Kritik zu Schlingensief – In das Schweigen hineinschreien
Bettina Böhler liefert in über zwei Stunden alles, was man zum Oberhausener Apothekersohn und Künstler erfahren will, Überdosis inbegriffen
Als Christoph Schlingensief vor zehn Jahren starb, verabschiedeten Feuilletons ihn mit ehrfürchtigen Nachrufen. Diese Affirmation war zu Beginn seines Schaffens nicht absehbar. Während der Pressevorführung von »100 Jahre Adolf Hitler – Die letzte Stunde im Führerbunker«, einem seiner frühen Werke von 1989, verließ einer der anwesenden Redakteure empört den Saal und schrie im Foyer lauter herum als die Akteure auf der Leinwand.
Bettina Böhler zeichnet nun nach, wie diese Ablehnung in Begeisterung umschlug und der belächelte Außenseiter zum etablierten Künstler wurde. Die renommierte Cutterin, die Filme namhafter deutscher Regisseure montierte, darunter Dani Levy, Oskar Roehler und Christian Petzold, macht das, was sie am besten kann. Ihr Film ist eine stimmig arrangierte Montage aus Filmzitaten, TV-Ausschnitten und Dokumentationen von Bühneninszenierungen sowie Schlingensiefinterviews. Auf eine kommentierende Außenperspektive wird konsequent verzichtet. Das Werk erklärt sich selbst.
In den schönsten Momenten zeigt der Film die Verwurzelung des Oberhausener Apothekersohnes in einer behüteten, bürgerlichen Familie. Ausschnitte aus seinen ersten Super-8-Filmen zeigen, dass der Junge aus der Generation Golf zunächst keinen Plan hatte. Die unfreiwillige Doppelbelichtung eines väterlichen Urlaubsfilms, der geisterhaft zwei Realitäten übereinanderblendete, inspirierte ihn dazu, disparate Phänomene aufeinanderprallen zu lassen. Eine Konstante dabei: Nazis, die er überall dazupackte, sogar bei seiner Züricher »Hamlet«-Inszenierung. Zornig war er nur darüber, dass er alles durfte und ihm niemand Einhalt gebot in seinem manischen Furor, der in der öffentlichen Aufforderung »Tötet Helmut Kohl!« gipfelte.
Böhlers Film macht diese Aktionen vor allem als Medieneffekte lesbar. Ein ums andre Mal warf Schlingensief einen Stein ins trübe mediale Gewässer, um das publizistische Echo als Kunst nutzbar zu machen. Etwa bei der Wiener Aktion »Ausländer raus! Schlingensiefs Container« oder dem Wolfgangssee-Happening, bei dem er dokumentieren ließ, wie Kameramänner sich beim Filmen gegenseitig filmten.

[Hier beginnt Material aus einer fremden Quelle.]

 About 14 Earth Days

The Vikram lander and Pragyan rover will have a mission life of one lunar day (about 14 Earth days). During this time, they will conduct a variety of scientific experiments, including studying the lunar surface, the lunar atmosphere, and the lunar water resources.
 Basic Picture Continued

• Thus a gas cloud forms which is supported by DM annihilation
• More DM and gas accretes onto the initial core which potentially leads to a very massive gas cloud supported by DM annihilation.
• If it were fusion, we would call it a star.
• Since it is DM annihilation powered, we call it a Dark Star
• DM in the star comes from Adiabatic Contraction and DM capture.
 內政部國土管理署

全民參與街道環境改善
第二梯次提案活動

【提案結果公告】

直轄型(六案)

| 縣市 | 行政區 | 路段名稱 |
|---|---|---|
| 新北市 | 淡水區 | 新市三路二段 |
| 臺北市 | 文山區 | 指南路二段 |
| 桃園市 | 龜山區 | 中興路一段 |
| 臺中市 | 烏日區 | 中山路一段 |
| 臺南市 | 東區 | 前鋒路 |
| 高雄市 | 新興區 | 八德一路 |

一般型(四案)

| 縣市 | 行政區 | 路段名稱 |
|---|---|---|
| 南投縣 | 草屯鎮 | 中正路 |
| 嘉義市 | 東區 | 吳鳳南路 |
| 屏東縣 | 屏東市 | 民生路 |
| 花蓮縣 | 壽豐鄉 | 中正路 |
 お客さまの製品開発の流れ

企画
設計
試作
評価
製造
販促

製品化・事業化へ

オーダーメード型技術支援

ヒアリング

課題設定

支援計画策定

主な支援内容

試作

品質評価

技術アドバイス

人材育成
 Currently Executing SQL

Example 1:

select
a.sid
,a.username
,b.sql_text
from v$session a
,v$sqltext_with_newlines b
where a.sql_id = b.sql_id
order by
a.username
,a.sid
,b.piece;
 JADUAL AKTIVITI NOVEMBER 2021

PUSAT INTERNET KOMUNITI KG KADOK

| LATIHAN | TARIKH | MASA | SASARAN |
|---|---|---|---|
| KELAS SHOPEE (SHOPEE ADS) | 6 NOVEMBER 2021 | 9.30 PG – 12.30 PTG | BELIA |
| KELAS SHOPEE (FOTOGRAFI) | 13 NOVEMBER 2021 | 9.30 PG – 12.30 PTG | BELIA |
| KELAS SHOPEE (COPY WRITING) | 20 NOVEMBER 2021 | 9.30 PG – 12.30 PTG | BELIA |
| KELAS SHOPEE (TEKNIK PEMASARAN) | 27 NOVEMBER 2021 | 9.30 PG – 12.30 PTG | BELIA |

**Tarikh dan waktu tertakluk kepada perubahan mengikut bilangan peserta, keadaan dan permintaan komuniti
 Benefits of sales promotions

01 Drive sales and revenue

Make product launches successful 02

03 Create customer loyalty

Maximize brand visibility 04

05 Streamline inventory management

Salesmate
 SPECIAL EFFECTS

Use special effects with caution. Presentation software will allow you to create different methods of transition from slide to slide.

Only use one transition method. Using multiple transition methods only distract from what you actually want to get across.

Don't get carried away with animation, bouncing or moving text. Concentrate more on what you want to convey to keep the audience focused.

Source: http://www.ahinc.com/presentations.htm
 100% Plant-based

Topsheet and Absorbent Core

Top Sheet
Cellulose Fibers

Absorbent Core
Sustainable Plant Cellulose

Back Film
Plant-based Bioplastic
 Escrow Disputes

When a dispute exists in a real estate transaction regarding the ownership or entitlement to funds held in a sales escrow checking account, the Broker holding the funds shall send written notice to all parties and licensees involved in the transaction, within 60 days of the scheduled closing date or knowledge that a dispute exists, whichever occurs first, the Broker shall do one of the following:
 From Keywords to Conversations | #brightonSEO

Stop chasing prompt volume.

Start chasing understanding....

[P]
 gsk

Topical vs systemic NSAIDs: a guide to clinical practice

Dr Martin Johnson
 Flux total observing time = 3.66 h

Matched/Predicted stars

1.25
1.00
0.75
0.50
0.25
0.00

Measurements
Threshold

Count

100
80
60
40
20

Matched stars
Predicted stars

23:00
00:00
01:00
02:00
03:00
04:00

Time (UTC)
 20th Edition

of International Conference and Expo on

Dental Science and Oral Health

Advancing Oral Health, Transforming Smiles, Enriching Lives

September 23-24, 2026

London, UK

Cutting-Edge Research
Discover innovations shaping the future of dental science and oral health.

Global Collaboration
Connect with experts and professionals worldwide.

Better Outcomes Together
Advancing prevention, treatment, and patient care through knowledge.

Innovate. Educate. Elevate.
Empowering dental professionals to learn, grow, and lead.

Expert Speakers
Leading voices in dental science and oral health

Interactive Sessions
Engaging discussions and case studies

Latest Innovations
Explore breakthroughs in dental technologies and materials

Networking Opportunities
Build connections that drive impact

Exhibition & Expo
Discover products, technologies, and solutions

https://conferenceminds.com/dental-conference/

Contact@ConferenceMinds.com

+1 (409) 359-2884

Im Gegensatz zu seelenverwandten Dilettanten wie Jörg Buttgereit oder Wenzel Storch scharte Schlingensief als begnadeter Kommunikator charismatische Darsteller um sich. Helge Schneider, Alfred Edel, Udo Kier, Volker Spengler, Margit Carstensen, Irm Hermann und sogar Tilda Swinton füllten das konzeptionelle Vakuum seiner Film- und Regiearbeiten mit einer gefühlten Aura von Fassbinder und Jarman.
Mit Groucho Marx wollte Schlingensief nie Mitglied in einem Kunst- und Kulturbetrieb werden, der jemanden wie ihn als Mitglied akzeptieren würde. Und schließlich mit offenen Armen empfing. So erklomm das vermeintliche Enfant terrible schließlich den grünen Hügel Bayreuths, wo mit den Wagneropern der Inbegriff der elitären Kunst gefeiert wird. Böhlers 124-minütige Hommage ist zugleich eine Überdosis Schlingensief. Sinnlich erfahrbar wird dabei, wie die anfängliche Subversion des Aktionskünstlers sich zu einem weitgehend unanstößigen Konsens der Empörung wandelte.